### Extracted text

Turns the graph into a tree by calling make_acyclic followed by make_undirected. Sets the `BLOB` flag to `False`.

This approach may not be reasonable for all applications. For other ways to convert blobs to trees, see spanning trees.

**make_blob** ()

Make the graph into a blob (the opposite of a tree). This does nothing
except set the `BLOB` flag.

**is_multi_connected** ()

Returns `True` if the graph is multi-connected (multiple edges between a single pair of nodes).

**is_singly_connected** ()

Returns `True` if the graph does not have multiple edges between a single pair of nodes.

**make_multi_connected** ()

Allow the graph to be multi-connected from this point on. This does
nothing except set the `MULTI_CONNECTED` flag.

**make_singly_connected** ()

For each pair of nodes, leave only one remaining edge in either direction. Restrict the graph to being singly-connected from this point on.

**is_self_connected** ()

Returns `True` if the graph is self-connected. When `True` the graph
has edges pointfrom from one node to that same node.

**make_self_connected** ()

Allow the graph to be self-conncted from this point on. This does nothing except set the `SELF_CONNECTED` flag.

**make_not_self_connected** ()

Remove all self-connections and restrict the graph to have no self-connections from this point on.

Here, a "subgraph" is defined as a connected group of nodes. A graph contains multiple subgraphs when the graph does not have a single root node from which all other nodes can be reached.

**get_subgraph_roots** ()

Returns a lazy iterator over each of the subgraph roots. Performing a breadth-first or depth-first search from each of this nodes will visit every node in the graph. Currently this algorithm has been tested for undirected graphs only, but it should also work for directed graphs.

**size_of_subgraph** (*value*)

or

**size_of_subgraph** (*node*)

Returns the size of the subgraph rooted at the given node. In other words, this returns the number of nodes reachable from the given node.

**is_fully_connected** ()

Returns `True` if there is only one subgraph in the graph. In other words it returns
`True` if the number of nodes reachable from the first inserted node is equal to the
overall number of nodes. Currently this algorithm is only defined for undirected graphs.

**copy** (*flags* = `FREE`)

######
### Records for the exercise

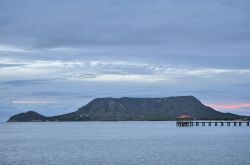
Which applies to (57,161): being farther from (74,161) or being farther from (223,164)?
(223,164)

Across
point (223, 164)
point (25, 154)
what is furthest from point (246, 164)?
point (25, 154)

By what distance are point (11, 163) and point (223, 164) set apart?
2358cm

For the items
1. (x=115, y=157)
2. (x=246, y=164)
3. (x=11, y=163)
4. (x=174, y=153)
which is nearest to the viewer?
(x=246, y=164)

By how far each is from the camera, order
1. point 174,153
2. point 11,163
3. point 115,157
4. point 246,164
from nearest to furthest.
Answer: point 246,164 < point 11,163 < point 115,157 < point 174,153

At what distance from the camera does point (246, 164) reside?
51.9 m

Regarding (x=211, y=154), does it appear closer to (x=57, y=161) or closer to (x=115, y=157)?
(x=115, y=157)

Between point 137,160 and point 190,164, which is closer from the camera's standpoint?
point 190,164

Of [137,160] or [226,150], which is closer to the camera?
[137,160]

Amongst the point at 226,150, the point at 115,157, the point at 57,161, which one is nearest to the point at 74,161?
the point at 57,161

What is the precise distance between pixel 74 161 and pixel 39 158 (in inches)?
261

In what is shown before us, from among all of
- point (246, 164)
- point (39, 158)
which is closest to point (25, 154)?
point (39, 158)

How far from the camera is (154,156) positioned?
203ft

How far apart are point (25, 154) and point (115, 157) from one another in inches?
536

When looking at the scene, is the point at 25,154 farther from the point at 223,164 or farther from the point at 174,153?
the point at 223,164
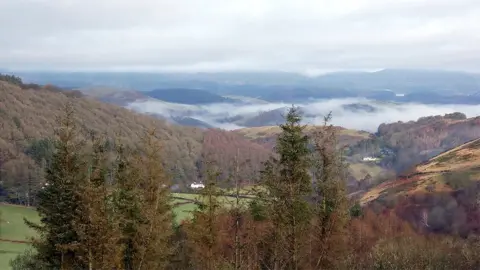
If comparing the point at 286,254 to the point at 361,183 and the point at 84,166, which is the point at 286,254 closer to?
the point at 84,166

######
### Records for the exercise

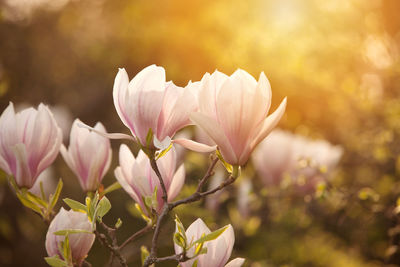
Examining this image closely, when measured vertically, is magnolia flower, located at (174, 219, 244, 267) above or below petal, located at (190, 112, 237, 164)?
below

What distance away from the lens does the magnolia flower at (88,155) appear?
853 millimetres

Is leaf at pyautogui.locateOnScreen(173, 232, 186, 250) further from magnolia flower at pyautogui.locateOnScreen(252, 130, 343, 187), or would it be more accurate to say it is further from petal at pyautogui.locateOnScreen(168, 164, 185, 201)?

######
### Records for the exercise

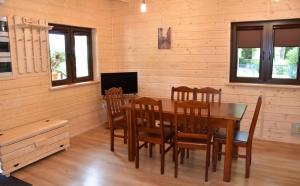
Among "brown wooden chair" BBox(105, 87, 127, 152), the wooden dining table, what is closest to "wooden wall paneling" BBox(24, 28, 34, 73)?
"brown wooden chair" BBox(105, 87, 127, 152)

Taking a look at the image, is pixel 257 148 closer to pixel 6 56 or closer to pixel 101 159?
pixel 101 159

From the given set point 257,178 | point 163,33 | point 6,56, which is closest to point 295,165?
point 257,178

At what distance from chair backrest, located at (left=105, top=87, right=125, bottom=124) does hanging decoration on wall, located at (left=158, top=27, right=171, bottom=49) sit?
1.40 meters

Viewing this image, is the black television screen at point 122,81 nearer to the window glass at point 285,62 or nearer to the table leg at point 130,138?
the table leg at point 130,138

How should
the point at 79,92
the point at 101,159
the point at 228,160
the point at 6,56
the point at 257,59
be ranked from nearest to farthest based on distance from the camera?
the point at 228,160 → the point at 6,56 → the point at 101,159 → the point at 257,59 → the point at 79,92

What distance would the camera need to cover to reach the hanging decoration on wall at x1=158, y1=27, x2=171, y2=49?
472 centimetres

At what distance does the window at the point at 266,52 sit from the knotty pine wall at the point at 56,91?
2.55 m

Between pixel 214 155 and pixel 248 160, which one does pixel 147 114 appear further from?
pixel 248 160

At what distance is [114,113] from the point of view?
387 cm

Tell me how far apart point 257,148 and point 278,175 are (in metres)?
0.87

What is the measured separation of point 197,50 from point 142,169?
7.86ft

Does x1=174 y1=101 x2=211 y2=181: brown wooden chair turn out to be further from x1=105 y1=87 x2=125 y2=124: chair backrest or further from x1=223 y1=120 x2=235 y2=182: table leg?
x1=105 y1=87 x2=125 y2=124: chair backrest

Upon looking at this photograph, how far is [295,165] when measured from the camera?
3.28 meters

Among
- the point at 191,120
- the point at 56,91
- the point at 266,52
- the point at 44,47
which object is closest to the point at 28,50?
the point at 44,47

######

**Jobs**
a) Echo everything in the graph documentation from "Allow the graph to be multi-connected" down to "singly-connected from this point on.".
b) Identify every line of the records that contains the word "hanging", and copy each such line.

**Answers given**
a)
Allow the graph to be multi-connected from this point on. This does
nothing except set the `MULTI_CONNECTED` flag.

**make_singly_connected** ()

For each pair of nodes, leave only one remaining edge in either direction. Restrict the graph to being singly-connected from this point on.

b)
At what distance from chair backrest, located at (left=105, top=87, right=125, bottom=124) does hanging decoration on wall, located at (left=158, top=27, right=171, bottom=49) sit?
What distance would the camera need to cover to reach the hanging decoration on wall at x1=158, y1=27, x2=171, y2=49?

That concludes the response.